Como tirar o máximo partido das mudanças de dezembro no GeForce Now
Se já tem jogos de PC distribuídos por várias lojas, dezembro é uma boa altura para pôr ordem no seu ecossistema na nuvem. Ligar a Battle.net junta-se à ligação da Steam, da Epic e da sua conta Xbox. Cada integração reduz a probabilidade de comprar o mesmo jogo duas vezes ou de perder o fio à meada sobre onde ficou uma campanha.
Para quem está a entrar agora nos jogos na nuvem, o mês a metade do preço em Performance ou Ultimate funciona como um teste sem grande compromisso. Experimente jogos mais exigentes e visualmente densos, como Enshrouded, Hogwarts Legacy ou Space Marine 2, lado a lado com propostas mais leves, como Dome Keeper. Esse contraste mostra rapidamente se a sua rede aguenta realmente 4K ou taxas de atualização elevadas.
Quem se preocupa com limites de dados deve acompanhar o consumo com atenção. Transmitir em resoluções altas durante várias horas por dia pode gastar rapidamente o plafom mensal. Baixar para 1080p no telemóvel, ou usar o tier gratuito para sessões curtas, ajuda a reduzir o impacto sem abdicar do jogo na nuvem.

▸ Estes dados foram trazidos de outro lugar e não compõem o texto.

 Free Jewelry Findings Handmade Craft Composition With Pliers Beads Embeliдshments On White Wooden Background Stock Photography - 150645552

O papel dos jogos na nuvem entre hardware local e subscrições
A atualização de dezembro do GeForce Now evidencia uma mudança discreta, mas cada vez mais relevante. Em vez de substituir totalmente consolas ou PCs de gaming, os serviços na nuvem estão a funcionar como uma camada flexível por cima da biblioteca que já possui. A sincronização Battle.net, o suporte Game Pass e a integração com a Epic transformam a plataforma da Nvidia numa espécie de “tecido conjuntivo” entre jardins murados.

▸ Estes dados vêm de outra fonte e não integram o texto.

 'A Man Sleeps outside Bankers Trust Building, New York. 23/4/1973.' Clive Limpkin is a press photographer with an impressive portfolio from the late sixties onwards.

Esse modelo tem vantagens práticas. Continua a fazer sentido ter uma máquina local para mods, jogo offline ou shooters competitivos em que cada milissegundo conta. Mas, para RPGs longos, remasters de catálogo ou visitas rápidas a eventos sazonais, o streaming na nuvem reduz atrito - sobretudo em períodos de muitas deslocações, como as férias.

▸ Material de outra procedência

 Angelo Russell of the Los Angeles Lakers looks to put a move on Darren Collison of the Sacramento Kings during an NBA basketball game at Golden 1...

Os compromissos continuam claros: latência, consumo de dados e dependência de uma ligação forte à internet. Ainda assim, dezembro de 2025 mostra um serviço a encarar esses compromissos com mais escolha, integrações mais profundas e preços promocionais desenhados para levar até os mais cépticos a dar uma oportunidade séria aos jogos na nuvem.